In dem Antrag der Fraktion heißt es, kriminelle Clans würden „Deutschland geradezu als Beute“ betrachten, das Problem sei aber von Politik und Behörden „jahrzehntelang weitgehend ignoriert“ worden. Die Clans betrieben Schutzgelderpressung, Menschenhandel, Waffen- und Drogenhandel, Zwangsprostitution, sie würden Raubüberfälle, Betrug, Steuerhinterziehungen, Körperverletzungen und Morde begehen. Sie versuchten, „den Rechtsstaat im Kern zu untergraben“. Die heutigen Clanstrukturen seien aus der „vergangenen, ungesteuerten Migrationsbewegung hervorgegangen“ und hätten sich durch die jüngste „millionenfache Migration aus Orient und Afrika seit 2015 dramatisch vergrößern“ können. Der Hauptgrund für die aktuelle Unfähigkeit zur Lösung des Problems liege in der „Unwissenheit der Bundesregierung“ über den personellen Umfang, die regionale Verteilung und den Migrationshintergrund der kriminellen Clanfamilien.
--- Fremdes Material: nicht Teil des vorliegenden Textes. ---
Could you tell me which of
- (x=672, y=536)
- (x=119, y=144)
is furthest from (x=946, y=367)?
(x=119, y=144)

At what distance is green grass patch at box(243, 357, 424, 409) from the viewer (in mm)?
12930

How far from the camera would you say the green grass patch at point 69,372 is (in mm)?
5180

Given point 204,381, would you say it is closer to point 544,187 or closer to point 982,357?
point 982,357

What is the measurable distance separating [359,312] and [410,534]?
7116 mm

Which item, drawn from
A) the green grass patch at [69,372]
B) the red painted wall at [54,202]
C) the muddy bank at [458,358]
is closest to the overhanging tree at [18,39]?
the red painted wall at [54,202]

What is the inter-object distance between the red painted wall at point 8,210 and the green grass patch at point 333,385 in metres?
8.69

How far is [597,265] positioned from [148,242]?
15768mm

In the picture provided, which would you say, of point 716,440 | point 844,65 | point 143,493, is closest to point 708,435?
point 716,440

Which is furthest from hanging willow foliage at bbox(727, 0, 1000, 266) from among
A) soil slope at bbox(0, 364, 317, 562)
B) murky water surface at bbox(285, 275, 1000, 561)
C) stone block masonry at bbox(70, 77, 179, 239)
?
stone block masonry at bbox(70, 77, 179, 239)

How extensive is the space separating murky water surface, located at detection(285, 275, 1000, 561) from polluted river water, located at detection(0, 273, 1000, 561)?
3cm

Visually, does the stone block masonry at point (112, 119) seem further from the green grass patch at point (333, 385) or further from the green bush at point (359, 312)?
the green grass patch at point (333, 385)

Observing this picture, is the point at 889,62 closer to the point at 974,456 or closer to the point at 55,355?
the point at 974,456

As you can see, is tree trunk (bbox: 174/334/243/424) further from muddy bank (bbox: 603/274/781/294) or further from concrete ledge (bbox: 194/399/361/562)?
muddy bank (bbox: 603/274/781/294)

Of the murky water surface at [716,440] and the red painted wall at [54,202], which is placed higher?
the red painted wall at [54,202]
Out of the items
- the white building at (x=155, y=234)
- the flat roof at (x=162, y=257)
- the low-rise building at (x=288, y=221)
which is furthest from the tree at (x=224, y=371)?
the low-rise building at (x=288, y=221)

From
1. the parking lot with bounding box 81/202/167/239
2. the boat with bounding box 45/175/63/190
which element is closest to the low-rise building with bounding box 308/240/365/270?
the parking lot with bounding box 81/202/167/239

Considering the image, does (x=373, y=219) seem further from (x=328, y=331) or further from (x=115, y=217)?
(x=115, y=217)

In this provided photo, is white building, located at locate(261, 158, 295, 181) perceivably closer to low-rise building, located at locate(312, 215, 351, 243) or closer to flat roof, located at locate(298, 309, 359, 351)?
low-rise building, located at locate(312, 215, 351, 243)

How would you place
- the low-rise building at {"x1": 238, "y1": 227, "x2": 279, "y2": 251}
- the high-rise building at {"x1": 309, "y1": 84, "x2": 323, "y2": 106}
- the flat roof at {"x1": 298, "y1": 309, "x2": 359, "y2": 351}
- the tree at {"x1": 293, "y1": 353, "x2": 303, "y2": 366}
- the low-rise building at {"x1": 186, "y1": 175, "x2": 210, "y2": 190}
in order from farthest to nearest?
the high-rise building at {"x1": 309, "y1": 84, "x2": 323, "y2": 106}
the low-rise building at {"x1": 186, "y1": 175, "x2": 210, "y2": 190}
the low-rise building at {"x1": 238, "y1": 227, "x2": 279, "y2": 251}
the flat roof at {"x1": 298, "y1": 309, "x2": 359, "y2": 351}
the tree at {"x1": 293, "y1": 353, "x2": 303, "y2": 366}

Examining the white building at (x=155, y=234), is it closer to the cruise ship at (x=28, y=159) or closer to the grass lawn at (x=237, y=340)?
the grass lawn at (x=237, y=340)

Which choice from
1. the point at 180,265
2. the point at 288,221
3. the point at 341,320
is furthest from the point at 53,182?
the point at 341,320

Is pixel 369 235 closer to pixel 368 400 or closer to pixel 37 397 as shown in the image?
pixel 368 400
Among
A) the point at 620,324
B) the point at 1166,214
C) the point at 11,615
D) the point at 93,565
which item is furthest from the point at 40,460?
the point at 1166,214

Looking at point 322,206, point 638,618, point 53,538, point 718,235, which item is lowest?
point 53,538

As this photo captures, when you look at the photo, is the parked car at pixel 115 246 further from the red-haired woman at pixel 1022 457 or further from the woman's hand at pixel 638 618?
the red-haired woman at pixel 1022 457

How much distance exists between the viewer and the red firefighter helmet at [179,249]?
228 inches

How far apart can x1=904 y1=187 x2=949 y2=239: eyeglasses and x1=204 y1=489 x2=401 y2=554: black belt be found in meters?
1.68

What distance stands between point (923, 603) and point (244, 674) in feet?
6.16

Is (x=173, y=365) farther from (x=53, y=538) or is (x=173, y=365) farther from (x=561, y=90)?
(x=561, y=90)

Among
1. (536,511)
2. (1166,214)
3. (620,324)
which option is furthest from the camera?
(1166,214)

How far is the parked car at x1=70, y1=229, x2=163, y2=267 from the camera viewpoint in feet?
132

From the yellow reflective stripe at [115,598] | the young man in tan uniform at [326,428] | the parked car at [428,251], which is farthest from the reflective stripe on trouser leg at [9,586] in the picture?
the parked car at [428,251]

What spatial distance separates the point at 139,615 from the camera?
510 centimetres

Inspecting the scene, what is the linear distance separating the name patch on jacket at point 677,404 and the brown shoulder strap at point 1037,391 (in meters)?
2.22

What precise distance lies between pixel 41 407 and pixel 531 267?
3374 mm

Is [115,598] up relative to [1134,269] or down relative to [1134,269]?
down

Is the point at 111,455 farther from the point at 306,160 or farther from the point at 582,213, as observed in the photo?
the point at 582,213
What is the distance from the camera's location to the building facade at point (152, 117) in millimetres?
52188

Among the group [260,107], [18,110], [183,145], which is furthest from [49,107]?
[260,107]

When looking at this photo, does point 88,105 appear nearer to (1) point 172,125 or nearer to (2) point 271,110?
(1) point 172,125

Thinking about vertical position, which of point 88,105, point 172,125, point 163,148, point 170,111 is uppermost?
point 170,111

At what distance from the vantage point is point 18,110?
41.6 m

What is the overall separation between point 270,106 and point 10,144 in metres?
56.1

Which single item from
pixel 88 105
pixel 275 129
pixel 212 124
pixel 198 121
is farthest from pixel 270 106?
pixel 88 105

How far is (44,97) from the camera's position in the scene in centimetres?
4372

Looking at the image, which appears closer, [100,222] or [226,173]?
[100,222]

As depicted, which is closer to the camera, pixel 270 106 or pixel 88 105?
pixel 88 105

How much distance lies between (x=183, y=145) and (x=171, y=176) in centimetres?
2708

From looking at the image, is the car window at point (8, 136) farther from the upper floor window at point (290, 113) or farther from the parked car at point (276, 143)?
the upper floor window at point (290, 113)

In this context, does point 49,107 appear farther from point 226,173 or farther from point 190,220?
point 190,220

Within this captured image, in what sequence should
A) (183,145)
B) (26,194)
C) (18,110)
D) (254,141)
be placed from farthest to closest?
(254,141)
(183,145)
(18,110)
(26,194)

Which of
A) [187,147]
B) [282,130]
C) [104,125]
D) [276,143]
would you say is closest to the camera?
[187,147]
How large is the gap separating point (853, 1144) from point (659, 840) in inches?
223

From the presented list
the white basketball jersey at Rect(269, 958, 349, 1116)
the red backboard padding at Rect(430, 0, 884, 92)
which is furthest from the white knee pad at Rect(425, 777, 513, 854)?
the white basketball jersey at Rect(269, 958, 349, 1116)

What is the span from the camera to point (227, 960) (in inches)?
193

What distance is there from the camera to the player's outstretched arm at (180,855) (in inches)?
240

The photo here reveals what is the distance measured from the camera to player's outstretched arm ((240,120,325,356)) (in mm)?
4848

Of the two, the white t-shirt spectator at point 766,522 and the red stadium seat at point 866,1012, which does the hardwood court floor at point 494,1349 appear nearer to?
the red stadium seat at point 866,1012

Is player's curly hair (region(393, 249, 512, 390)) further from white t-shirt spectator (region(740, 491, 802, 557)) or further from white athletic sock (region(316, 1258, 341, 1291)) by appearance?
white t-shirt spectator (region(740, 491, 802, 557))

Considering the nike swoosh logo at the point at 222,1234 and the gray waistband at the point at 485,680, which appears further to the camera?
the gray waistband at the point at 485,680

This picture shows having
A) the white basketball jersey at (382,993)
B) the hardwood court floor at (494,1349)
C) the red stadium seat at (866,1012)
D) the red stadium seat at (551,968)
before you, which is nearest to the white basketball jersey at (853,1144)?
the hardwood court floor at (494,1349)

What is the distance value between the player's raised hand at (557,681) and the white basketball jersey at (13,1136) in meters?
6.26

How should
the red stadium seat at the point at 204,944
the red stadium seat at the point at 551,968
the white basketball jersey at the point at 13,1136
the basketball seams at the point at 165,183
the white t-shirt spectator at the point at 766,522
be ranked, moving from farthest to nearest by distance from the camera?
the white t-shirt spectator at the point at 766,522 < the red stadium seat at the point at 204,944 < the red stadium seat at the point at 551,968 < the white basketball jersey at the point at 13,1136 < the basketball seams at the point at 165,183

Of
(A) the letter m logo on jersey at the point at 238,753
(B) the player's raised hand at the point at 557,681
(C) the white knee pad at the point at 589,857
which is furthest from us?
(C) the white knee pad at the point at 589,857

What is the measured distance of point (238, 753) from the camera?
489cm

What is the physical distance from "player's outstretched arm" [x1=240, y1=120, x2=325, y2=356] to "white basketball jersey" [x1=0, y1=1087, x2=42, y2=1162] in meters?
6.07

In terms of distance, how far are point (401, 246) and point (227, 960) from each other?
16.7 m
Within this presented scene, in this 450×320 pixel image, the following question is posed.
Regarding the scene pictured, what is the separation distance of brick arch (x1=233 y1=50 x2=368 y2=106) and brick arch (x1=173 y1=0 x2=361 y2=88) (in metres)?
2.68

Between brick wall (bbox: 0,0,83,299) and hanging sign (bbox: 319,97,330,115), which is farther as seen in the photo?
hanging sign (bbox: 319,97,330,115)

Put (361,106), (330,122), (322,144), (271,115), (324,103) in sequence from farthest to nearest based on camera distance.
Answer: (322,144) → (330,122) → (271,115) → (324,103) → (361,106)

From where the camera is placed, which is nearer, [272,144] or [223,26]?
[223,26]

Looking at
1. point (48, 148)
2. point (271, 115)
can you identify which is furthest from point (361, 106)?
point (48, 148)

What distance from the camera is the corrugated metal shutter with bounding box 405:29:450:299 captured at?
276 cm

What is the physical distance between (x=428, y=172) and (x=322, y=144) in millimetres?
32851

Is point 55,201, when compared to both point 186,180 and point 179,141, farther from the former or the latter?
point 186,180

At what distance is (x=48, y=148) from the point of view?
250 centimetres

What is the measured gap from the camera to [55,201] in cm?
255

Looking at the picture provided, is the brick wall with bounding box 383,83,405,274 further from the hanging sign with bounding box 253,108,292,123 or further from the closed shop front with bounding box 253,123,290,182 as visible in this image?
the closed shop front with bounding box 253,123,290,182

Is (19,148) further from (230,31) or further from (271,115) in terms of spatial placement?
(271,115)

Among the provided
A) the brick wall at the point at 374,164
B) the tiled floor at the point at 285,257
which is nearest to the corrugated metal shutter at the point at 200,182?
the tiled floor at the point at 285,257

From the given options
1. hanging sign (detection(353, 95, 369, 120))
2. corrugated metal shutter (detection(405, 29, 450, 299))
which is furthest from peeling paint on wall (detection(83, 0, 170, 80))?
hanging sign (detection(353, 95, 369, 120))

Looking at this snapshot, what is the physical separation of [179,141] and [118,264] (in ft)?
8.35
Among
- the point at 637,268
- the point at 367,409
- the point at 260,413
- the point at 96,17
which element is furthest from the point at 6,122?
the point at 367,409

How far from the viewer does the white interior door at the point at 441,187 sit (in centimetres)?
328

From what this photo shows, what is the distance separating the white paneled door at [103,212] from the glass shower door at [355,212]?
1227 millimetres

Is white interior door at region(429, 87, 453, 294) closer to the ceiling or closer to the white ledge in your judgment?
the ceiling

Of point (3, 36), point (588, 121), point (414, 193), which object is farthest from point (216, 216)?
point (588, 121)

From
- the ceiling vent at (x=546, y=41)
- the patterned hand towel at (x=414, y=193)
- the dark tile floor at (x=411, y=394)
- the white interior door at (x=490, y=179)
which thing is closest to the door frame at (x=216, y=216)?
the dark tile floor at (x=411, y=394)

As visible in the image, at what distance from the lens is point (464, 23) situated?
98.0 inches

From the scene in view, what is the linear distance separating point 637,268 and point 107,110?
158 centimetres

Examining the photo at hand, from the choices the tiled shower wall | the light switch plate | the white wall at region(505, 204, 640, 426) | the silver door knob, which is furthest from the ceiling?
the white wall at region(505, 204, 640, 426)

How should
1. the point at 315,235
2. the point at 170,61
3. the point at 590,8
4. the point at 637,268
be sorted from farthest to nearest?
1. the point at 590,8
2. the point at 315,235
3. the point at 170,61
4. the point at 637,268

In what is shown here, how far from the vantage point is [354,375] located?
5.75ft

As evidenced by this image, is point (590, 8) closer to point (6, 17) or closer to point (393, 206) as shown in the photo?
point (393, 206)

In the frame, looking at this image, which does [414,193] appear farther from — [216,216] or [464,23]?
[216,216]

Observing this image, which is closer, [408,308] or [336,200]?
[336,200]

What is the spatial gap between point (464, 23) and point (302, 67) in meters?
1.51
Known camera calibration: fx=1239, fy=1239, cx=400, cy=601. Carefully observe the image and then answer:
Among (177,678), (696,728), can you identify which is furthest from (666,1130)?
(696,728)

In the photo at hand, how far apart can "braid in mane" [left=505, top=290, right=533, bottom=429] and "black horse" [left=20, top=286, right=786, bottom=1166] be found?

Die Regierung soll deshalb Statistiken über Personenumfang und kriminelles Verhalten von Clanmitgliedern erstellen, im Rahmen eines ausführlichen eigenständigen Bundeslagebilds. Zudem sollen die Zusammenarbeit mit ausländischen Polizeibehörden intensiviert und Informationen in den relevanten polizeilichen Datenbanken erfasst werden. Beim Bundeskriminalamt (BKA) soll eine Ermittlungsgruppe eingerichtet werden, zur „Feststellung der echten Identität von angeblich staatenlosen kriminellen Mitgliedern von Clanfamilien“, zudem soll es ein anonymes Hinweissystem auf Straftaten geben. Notare sollen nach dem Willen der AfD künftig durch gesetzliche Regelungen dazu verpflichtet werden, Verdachtsfälle von Geldwäsche an die Strafverfolgungsbehörden zu melden; gleichzeitig soll geregelt werden, wie aus Vermögensabschöpfung stammende Mittel für die Finanzierung der Strafverfolgung und Opferentschädigung verwendet werden können.